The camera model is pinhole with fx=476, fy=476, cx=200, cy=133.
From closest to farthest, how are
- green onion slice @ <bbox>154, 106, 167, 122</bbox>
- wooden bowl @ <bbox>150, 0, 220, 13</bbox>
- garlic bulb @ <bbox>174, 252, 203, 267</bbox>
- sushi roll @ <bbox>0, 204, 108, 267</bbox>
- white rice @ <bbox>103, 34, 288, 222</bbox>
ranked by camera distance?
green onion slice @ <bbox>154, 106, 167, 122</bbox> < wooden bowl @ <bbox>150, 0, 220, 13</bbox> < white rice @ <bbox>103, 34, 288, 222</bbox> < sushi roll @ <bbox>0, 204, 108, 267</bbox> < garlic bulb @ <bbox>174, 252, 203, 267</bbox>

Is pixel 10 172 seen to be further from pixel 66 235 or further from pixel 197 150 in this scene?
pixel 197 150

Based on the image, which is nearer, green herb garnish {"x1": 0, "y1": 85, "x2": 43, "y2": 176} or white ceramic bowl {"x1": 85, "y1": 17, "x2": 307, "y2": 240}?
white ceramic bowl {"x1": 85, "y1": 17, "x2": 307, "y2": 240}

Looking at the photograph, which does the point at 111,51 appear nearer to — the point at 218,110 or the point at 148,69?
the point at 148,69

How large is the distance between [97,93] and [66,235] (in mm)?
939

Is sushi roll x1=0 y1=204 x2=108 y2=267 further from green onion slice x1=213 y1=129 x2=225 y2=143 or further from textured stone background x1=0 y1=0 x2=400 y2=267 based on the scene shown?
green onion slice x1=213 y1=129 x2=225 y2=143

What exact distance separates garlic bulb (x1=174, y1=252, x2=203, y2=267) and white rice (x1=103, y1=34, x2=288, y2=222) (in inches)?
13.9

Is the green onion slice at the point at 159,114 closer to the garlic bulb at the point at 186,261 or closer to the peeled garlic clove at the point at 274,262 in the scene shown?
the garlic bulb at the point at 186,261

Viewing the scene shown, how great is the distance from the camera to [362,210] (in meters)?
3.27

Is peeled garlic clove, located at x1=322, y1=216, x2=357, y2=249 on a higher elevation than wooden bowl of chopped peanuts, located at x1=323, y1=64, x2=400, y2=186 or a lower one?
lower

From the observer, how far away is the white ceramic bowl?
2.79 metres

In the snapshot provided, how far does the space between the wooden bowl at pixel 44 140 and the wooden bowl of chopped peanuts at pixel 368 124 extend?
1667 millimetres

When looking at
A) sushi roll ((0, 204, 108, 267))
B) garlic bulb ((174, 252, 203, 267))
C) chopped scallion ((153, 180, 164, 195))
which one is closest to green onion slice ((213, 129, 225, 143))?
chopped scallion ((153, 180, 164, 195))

- - -

- _What is required_
Recast every line of the material above as a numbered list, omitting the blank lines.

- _Task solution_
1. The camera model is pinhole with fx=476, fy=476, cx=200, cy=133.
2. From closest to farthest, how are
3. - green onion slice @ <bbox>154, 106, 167, 122</bbox>
4. - wooden bowl @ <bbox>150, 0, 220, 13</bbox>
5. - garlic bulb @ <bbox>174, 252, 203, 267</bbox>
6. - sushi roll @ <bbox>0, 204, 108, 267</bbox>
7. - white rice @ <bbox>103, 34, 288, 222</bbox>
8. ranked by camera distance?
9. green onion slice @ <bbox>154, 106, 167, 122</bbox> < wooden bowl @ <bbox>150, 0, 220, 13</bbox> < white rice @ <bbox>103, 34, 288, 222</bbox> < sushi roll @ <bbox>0, 204, 108, 267</bbox> < garlic bulb @ <bbox>174, 252, 203, 267</bbox>
10. Is pixel 10 172 seen to be further from pixel 66 235 or further from pixel 197 150 in this scene?
11. pixel 197 150
12. Based on the image, which is nearer, green herb garnish {"x1": 0, "y1": 85, "x2": 43, "y2": 176} or white ceramic bowl {"x1": 85, "y1": 17, "x2": 307, "y2": 240}?
13. white ceramic bowl {"x1": 85, "y1": 17, "x2": 307, "y2": 240}
14. Looking at the photograph, which does the point at 111,51 appear nearer to — the point at 218,110 or the point at 148,69?
15. the point at 148,69
16. How large is the distance between [97,93] and [66,235] (in mm)?
17. 939
18. Is sushi roll x1=0 y1=204 x2=108 y2=267 further from green onion slice x1=213 y1=129 x2=225 y2=143 or further from textured stone background x1=0 y1=0 x2=400 y2=267 based on the scene shown?
19. green onion slice x1=213 y1=129 x2=225 y2=143
20. What exact distance separates garlic bulb (x1=174, y1=252, x2=203, y2=267) and white rice (x1=103, y1=34, x2=288, y2=222) (in inches)?
21. 13.9
22. Is the green onion slice at the point at 159,114 closer to the garlic bulb at the point at 186,261 or closer to the peeled garlic clove at the point at 274,262 in the scene shown?
23. the garlic bulb at the point at 186,261
24. Viewing the scene shown, how great is the distance from the camera to [362,210] (in meters)?
25. 3.27
26. Is peeled garlic clove, located at x1=322, y1=216, x2=357, y2=249 on a higher elevation than wooden bowl of chopped peanuts, located at x1=323, y1=64, x2=400, y2=186 or a lower one?
27. lower
28. From the observer, how far away is the white ceramic bowl?
29. 2.79 metres
30. In the snapshot provided, how far does the space between the wooden bowl at pixel 44 140 and the wooden bowl of chopped peanuts at pixel 368 124 extend?
31. 1667 millimetres
32. When looking at
33. A) sushi roll ((0, 204, 108, 267))
34. B) garlic bulb ((174, 252, 203, 267))
35. C) chopped scallion ((153, 180, 164, 195))
36. which one is closest to green onion slice ((213, 129, 225, 143))?
37. chopped scallion ((153, 180, 164, 195))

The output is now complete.